Choosing someone to help you with your investments is one of the most important investment decisions you will ever make. While most investment professionals are honest and hardworking, you must watch out for those few unscrupulous individuals. They can make your life’s savings disappear in an instant. 

Securities regulators and law enforcement officials can and do catch these criminals. But putting them in jail doesn’t always get your money back. Too often, the money is gone. The good news is you can avoid potential problems by protecting yourself. 

Let’s say you’ve already met with several investment professionals based on recommendations from friends and others you trust, and you’ve found someone who clearly understands your investment objectives. Before you hire this person, you still have more homework. 

Make sure the investment professional and her firm are registered with the SEC and licensed to do business in your state. And find out from your state’s securities regulator whether the investment professional or her firm have ever been disciplined, or whether they have any complaints against them. You should also find out as much as you can about any investments that your investment professional recommends. First, make sure the investments are registered. Keep in mind, however, the mere fact that a company has registered and files reports with the SEC doesn’t guarantee that the company will be a good investment. Likewise, the fact that a company hasn’t registered and doesn’t file reports with the SEC doesn’t mean the company is a fraud. Still, you may be asking for serious losses if, for instance, you invest in a small, thinly traded company that isn’t widely known solely on the basis of what you may have read online.  Be wary of promises of quick profits, offers to share “inside information,” and pressure to invest before you have an opportunity to investigate.  

Ask your investment professional for written materials and prospectuses, and read them before you invest. If you have questions, now is the time to ask. 

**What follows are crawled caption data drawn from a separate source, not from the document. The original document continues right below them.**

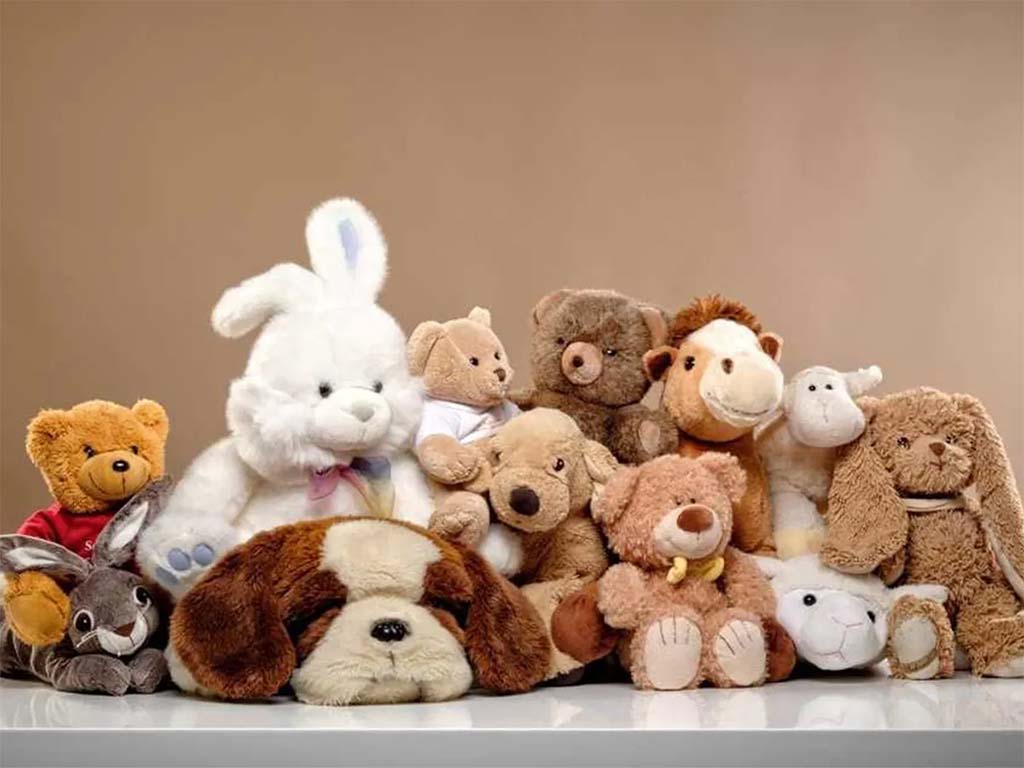 A large group of various plush animals, including bears, a bunny, a dog, a camel, a monkey, a rabbit, and a lamb, arranged closely together against a neutral background.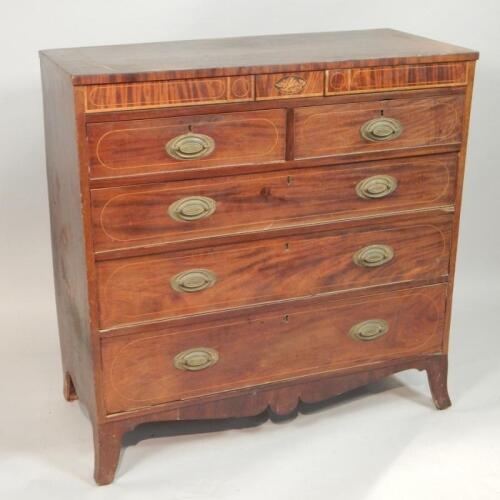 An early 19thC mahogany and boxwood strung chest of drawers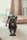 A playful fluffy French bulldog puppy exploring a modern Dallas apartment with city views.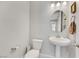 Clean powder room with a pedestal sink, toilet, and neutral wall color at 787 Cottonwood Hill Pl, Henderson, NV 89011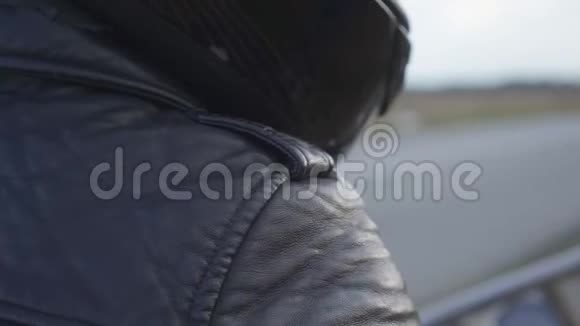 未识别的摩托车骑手黑色皮夹克和头盔坐在摩托车户外爱好旅游和视频的预览图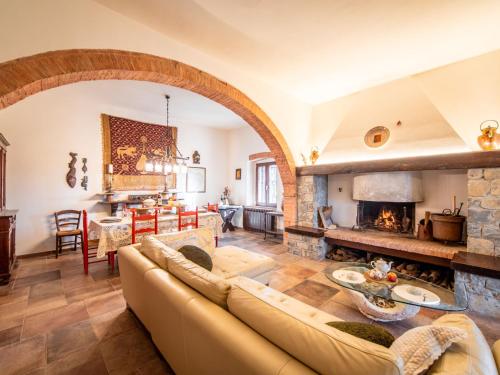 a living room with a couch and a fireplace at Holiday Home Villa Angiolino by Interhome in Poggibonsi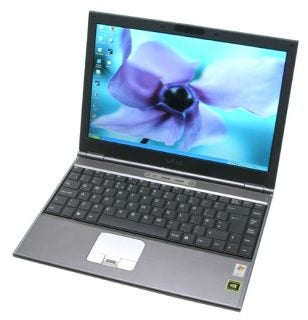 Sony VAIO VGN-SZ1VP laptop with a widescreen display featuring a flower wallpaper, a black keyboard, and a silver chassis.
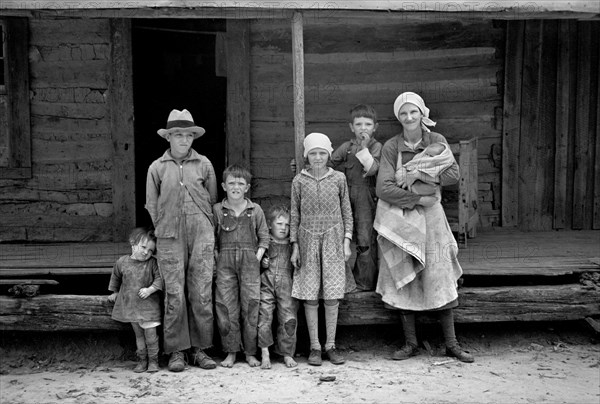 Portrait of Family in Front of Rural Cabin on Natchez Trace Project, near Lexington, Tennessee, USA, Carl Mydans for U.S. Resettlement Administration, March 1936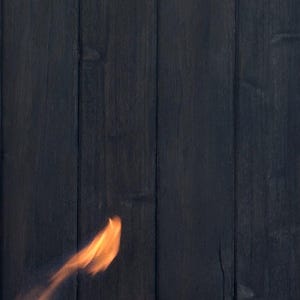 May include: A close-up shot of dark, vertical wooden planks. A blurred flame in shades of orange and yellow appears to the left, suggesting fire or heat. The wood grain is visible, adding texture.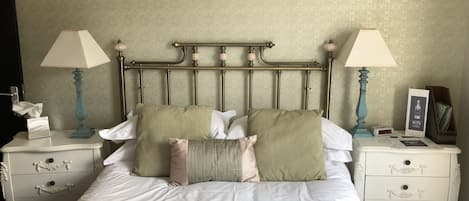 A neatly made bed with white linens and two pillows, flanked by two bedside tables with lamps and a small clock.
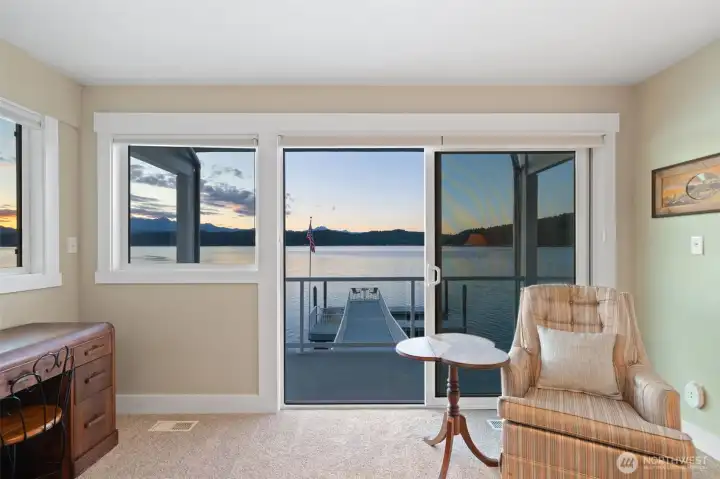 View right down the dock from the deck located off the primary suite. View right down the dock from the deck located off the primary suite.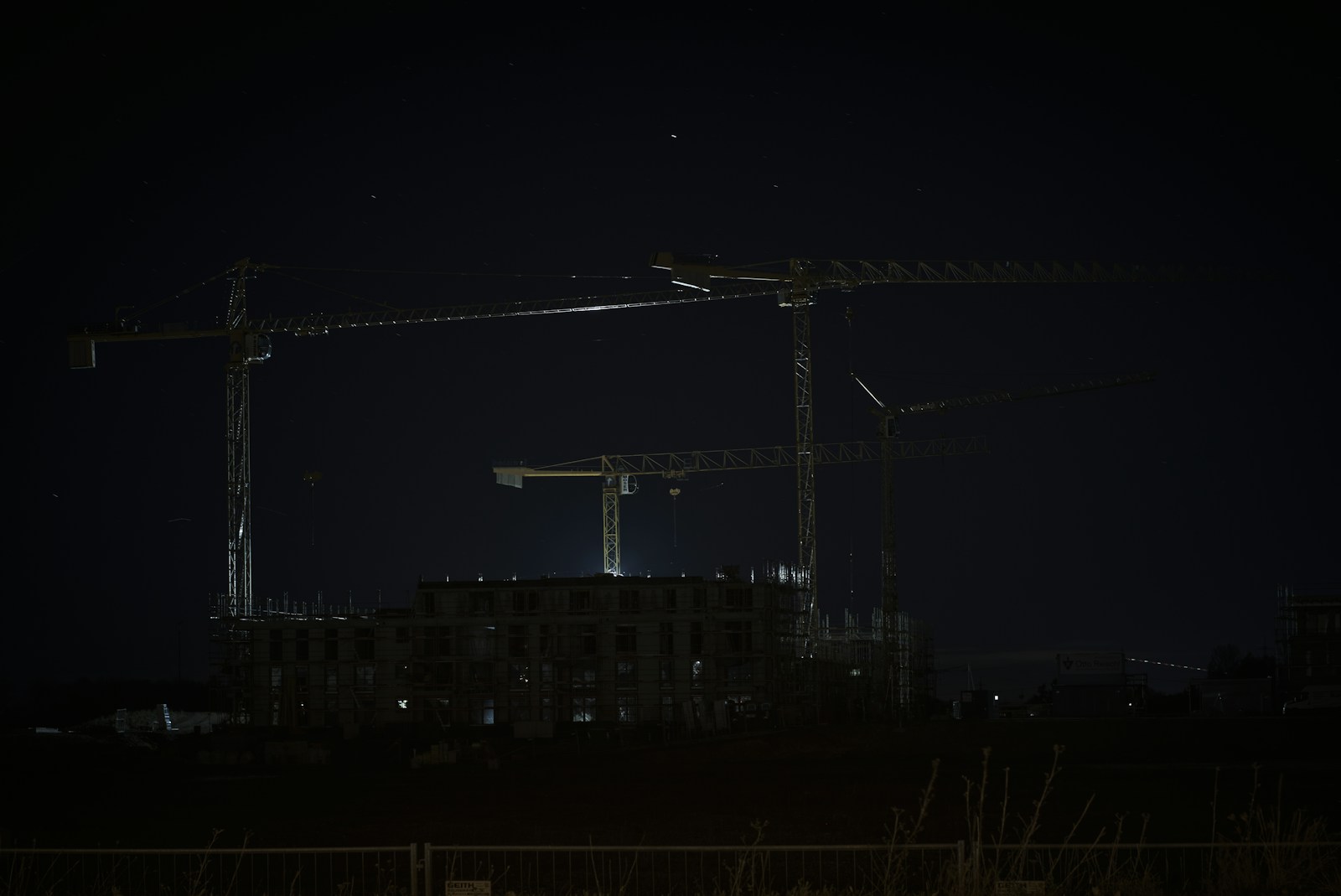 A building under construction at night with a tower crane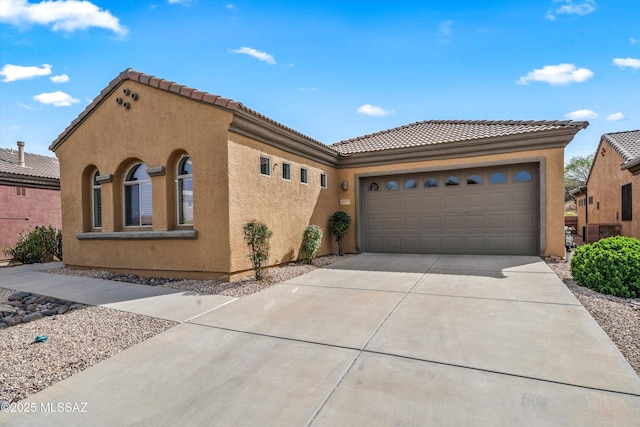 view of front facade featuring driveway, stucco siding, a tile roof, and a garage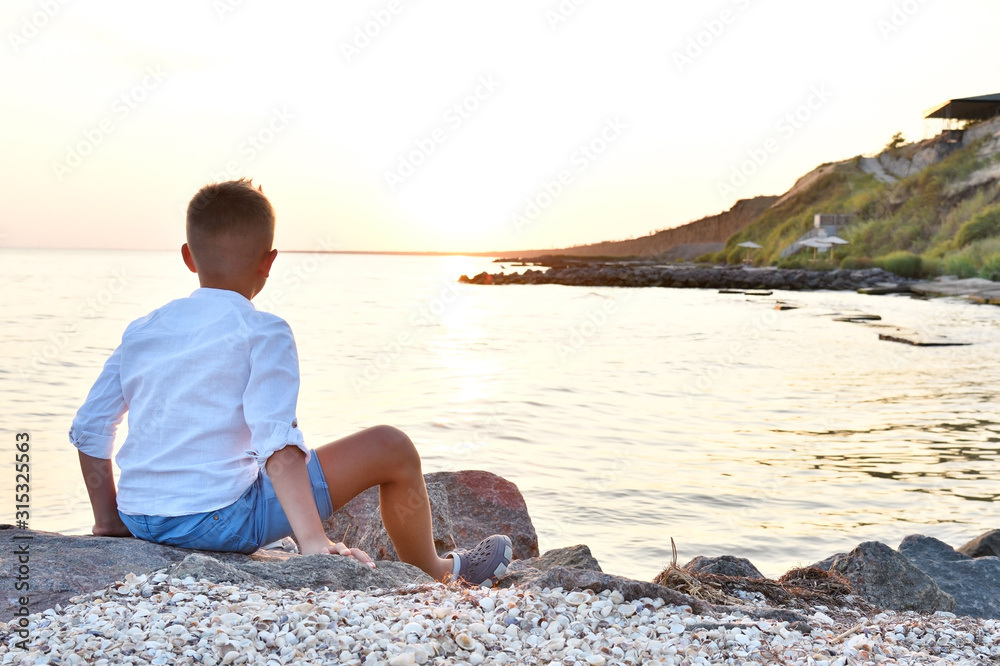 Boy sitting on the seashore watching the sunset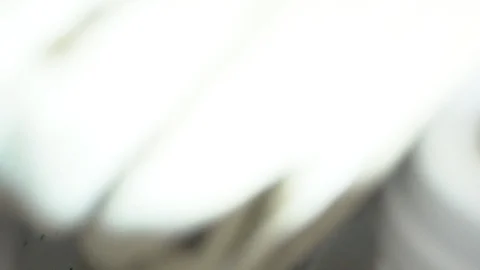 SLOWMOTION Adding a towel to a top loading laundry machine filling up with hot Stock Footage 93241983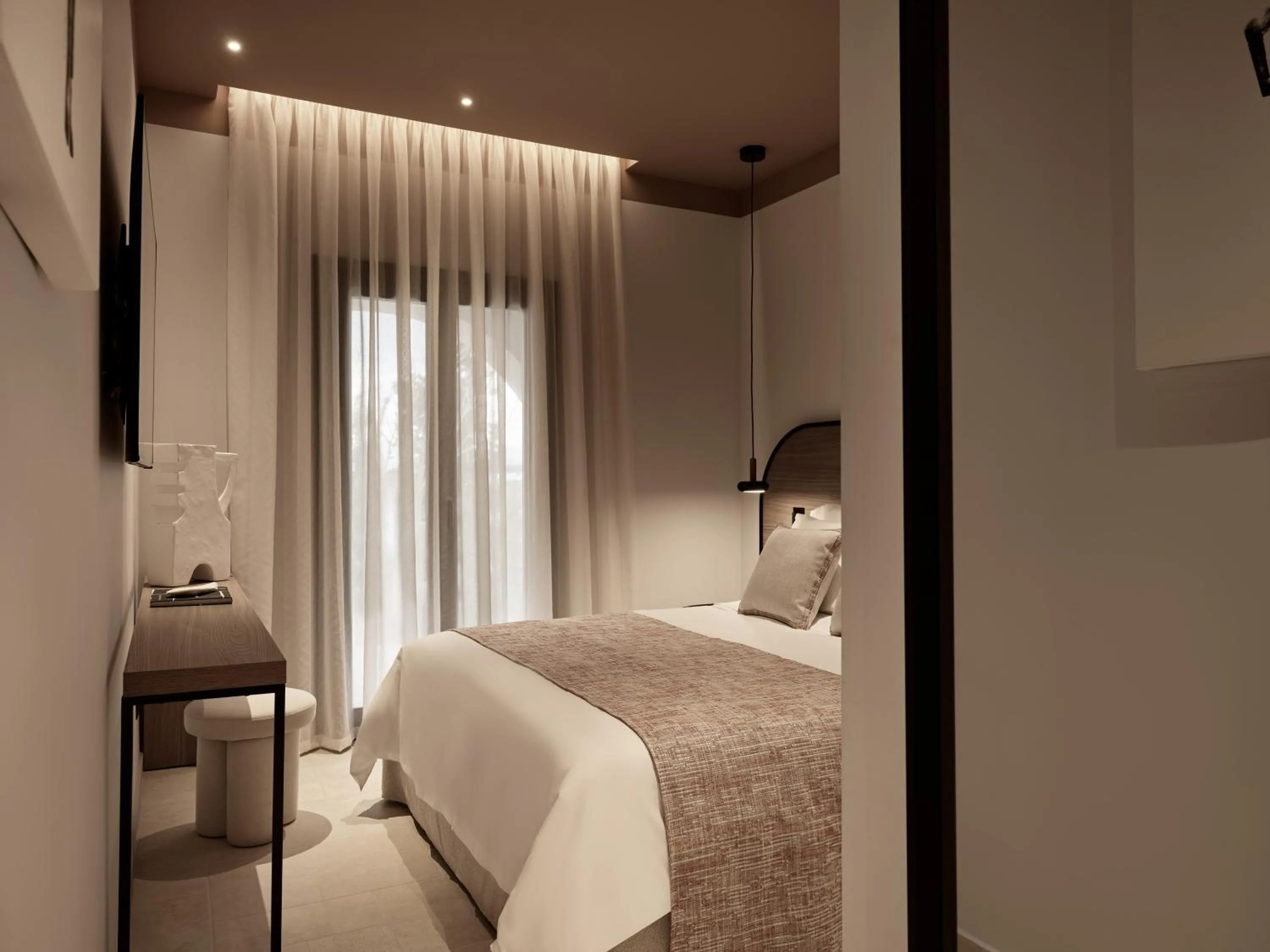 Bed in NAUMA PAROS Design Boutique Hotel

  • How will the investment make money?  
  • How is this investment consistent with my investment goals?  
  • What must happen for the investment to increase in value?  
  • What are the risks?  
  • Where can I get more information?  

  

 

What If I Have a Problem? 

Finally, it’s always a good idea to write down everything your investment professional tells you. Accurate notes will come in handy if ever there’s a problem.  

Some investments make money. Others lose money. That’s natural, and that’s why you need a diversified portfolio to minimize your risk. But if you lose money because you’ve been cheated, that’s not natural, that’s a problem.